RENCI / fuse-immcellfie

Main API, tickets, and project board to be used by dashboards supporting ImmCellFIE project
MIT License
2 stars 0 forks source link

fuse-analysis: Mounted volume data gets orphaned on restart #40

Open krobasky opened 2 years ago

krobasky commented 2 years ago

It looks like right now, the code is saving all the run parameters and results to files mounted by the container, and the metadata is being stored in tx-persistent, but when the containers are restarted the metadata is lost and not reconstructed from the mounted directory. So we need to either cleanup the mounted volume upon exit (not advised) or somehow reconstruct the metadata from the mounted volume upon restart.
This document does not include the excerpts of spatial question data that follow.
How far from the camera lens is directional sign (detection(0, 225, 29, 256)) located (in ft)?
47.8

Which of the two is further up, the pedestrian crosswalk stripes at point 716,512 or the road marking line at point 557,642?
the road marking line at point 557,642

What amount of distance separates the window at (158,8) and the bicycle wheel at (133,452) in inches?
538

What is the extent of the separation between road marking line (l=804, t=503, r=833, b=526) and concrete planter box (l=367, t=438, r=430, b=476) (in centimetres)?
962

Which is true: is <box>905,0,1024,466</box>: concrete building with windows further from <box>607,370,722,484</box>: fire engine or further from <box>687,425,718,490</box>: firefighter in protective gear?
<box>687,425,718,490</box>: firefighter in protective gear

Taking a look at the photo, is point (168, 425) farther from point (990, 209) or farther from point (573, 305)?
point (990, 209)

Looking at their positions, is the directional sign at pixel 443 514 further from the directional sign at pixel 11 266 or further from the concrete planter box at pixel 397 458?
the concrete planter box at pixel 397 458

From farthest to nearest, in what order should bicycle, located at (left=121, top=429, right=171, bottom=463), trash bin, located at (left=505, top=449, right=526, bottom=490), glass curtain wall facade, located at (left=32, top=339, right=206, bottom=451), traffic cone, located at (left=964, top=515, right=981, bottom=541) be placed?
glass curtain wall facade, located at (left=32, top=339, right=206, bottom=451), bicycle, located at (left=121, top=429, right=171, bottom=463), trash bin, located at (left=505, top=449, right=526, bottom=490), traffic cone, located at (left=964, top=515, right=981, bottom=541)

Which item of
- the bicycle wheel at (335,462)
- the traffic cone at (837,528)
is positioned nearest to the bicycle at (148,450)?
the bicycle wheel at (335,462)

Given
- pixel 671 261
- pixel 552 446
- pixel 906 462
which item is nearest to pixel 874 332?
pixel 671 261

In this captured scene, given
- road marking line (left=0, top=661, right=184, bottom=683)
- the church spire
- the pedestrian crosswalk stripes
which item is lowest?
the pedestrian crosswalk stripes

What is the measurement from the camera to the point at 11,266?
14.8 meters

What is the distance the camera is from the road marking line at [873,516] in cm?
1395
I wonder if we should save the metadata on the mounted file system instead of mongo since we rarely if every edit the data.

To reproduce the problem:

  1. Create a an Immunespace Groupid with a dataset known to have expression data
  2. Download the data using the API and your own email address
  3. check the data exist under the 'data' directory from where the 'api' container is deployed
  4. restart the fuse-analysis containers from the same location: docker-compose -f docker-compose.yml up --build -V -d
  5. query for all the download id's associated with your email
  6. Look at the data directory Expected: query returns one download id per objects under the /data directory Observed: empty download id list even though /data directory download directories exist
krobasky commented 2 years ago

Perhaps the solution is to keep a ledger of deletion requests and create a script that can read the ledger and intermittently cleanup the unlinked data objects. Remember, 'delete' has a different meaning from 'deprecate' - if data is modified at the service provider, it can be deprecated so that future analyses won't use it, but needs to remain in the local cache in support of legacy analyses that used the old version. However if data is redacted or corrupted, it needs to be deleted entirely. This ticket concerns the latter.